The musical mystery “Searching for Sugar Man” won the Oscar for documentary on Sunday night. Directed by Malik Bendjelloul, the film about an obscure Detroit singer made a remarkable near-sweep of eligible awards since its premiere at the 2012 Sundance Film Festival.
The film details how for years it was thought that the 1970s singer-songwriter known as Rodriguez had faded into obscurity or died. But through the passionate sleuthing of dedicated fans in South Africa, where he unexpectedly achieved a startling level of fame, he was discovered to be very much alive, living and working in Michigan. Producer Simon Chinn previously won the Oscar for his work on “Man on Wire.”
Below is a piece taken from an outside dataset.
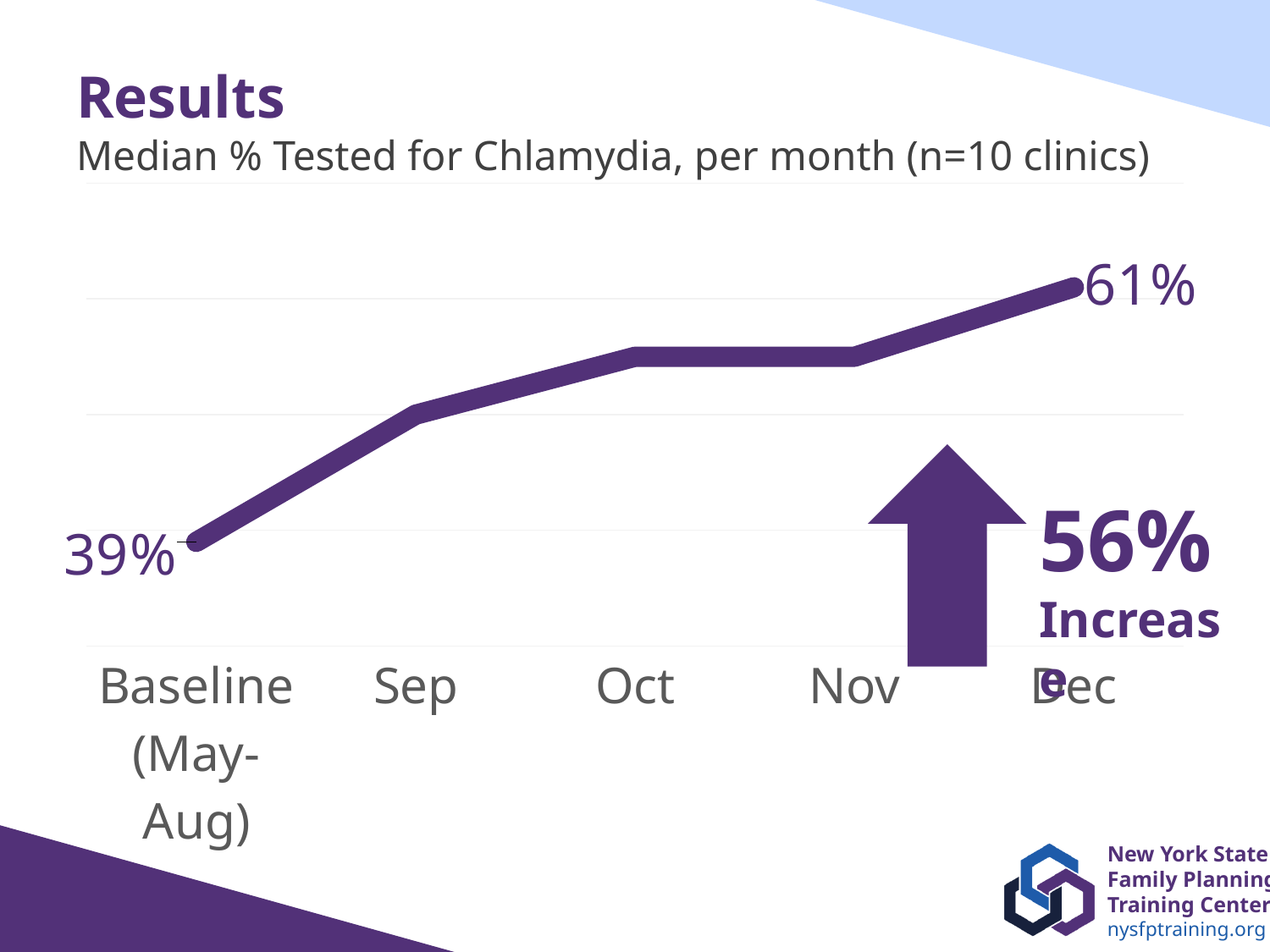
Which period has the lowest median % tested? Baseline (May-Aug) By how many percentage points did the median % tested rise from Baseline (May-Aug) to Dec? 22 Which is higher, the median % tested in Nov or in Dec? Dec What percentage increase does the annotation next to the arrow state? 56% Increase How many time periods are plotted on the x axis? 5 Does the median % tested rise or fall from Baseline to Dec? Rise How many clinics does the chart subtitle say are included? 10 Which month has the highest median % tested? Dec What is the median % tested for chlamydia at Baseline (May-Aug)? 39% Which is higher, the median % tested in Sep or in Oct? Oct What is the median % tested for chlamydia in Dec? 61% What kind of chart is shown on the slide? Line chart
Rodriguez himself was not at the Oscars; Bendjelloul said he was on tour in South Africa.
This year’s feature documentary nominees were a mix of the personal and political, emotions and activism from around the world.
Also competing in the category were:
With “The Gatekeepers,” director Dror Moreh and producers Philippa Kowarsky and Estelle Fialon pulled off the astonishing feat of getting six former heads of Israel’s counterterrorism agency to speak on-camera about the moral complexities of their work with a mixture of insight and even regret. The film is a powerful examination of the long, violent history between Palestine and Israel.
The first Palestinian film to ever be nominated for documentary feature, the Israeli-Palestinian-French co-production “5 Broken Cameras” takes a different, on-the-ground angle toward the ongoing conflict on the West Bank. Palestinian farmer Emad Burnat began documenting his life on home video, with that footage eventually shaped by his co-director Guy Davidi. The title is from the film itself, as Burnat went through five cameras in capturing the nonviolent resistance of everyday life amid bulldozers, protests and constant military presence.